Task directions
The entries are to be written out again with no differences.

Provided information
────────

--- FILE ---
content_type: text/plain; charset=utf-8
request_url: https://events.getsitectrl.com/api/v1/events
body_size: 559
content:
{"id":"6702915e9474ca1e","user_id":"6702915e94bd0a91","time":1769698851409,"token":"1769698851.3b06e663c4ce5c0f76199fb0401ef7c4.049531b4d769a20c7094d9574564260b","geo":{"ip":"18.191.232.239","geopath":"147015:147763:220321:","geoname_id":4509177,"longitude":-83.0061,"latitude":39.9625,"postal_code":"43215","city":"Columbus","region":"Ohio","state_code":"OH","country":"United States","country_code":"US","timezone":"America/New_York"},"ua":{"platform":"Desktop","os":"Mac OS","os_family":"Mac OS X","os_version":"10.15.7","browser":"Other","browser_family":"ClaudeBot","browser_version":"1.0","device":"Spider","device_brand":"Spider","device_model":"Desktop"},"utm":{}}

────────

Written answer
--- FILE ---
content_type: text/plain; charset=utf-8
request_url: https://events.getsitectrl.com/api/v1/events
body_size: 559
content:
{"id":"6702915e9474ca1e","user_id":"6702915e94bd0a91","time":1769698851409,"token":"1769698851.3b06e663c4ce5c0f76199fb0401ef7c4.049531b4d769a20c7094d9574564260b","geo":{"ip":"18.191.232.239","geopath":"147015:147763:220321:","geoname_id":4509177,"longitude":-83.0061,"latitude":39.9625,"postal_code":"43215","city":"Columbus","region":"Ohio","state_code":"OH","country":"United States","country_code":"US","timezone":"America/New_York"},"ua":{"platform":"Desktop","os":"Mac OS","os_family":"Mac OS X","os_version":"10.15.7","browser":"Other","browser_family":"ClaudeBot","browser_version":"1.0","device":"Spider","device_brand":"Spider","device_model":"Desktop"},"utm":{}}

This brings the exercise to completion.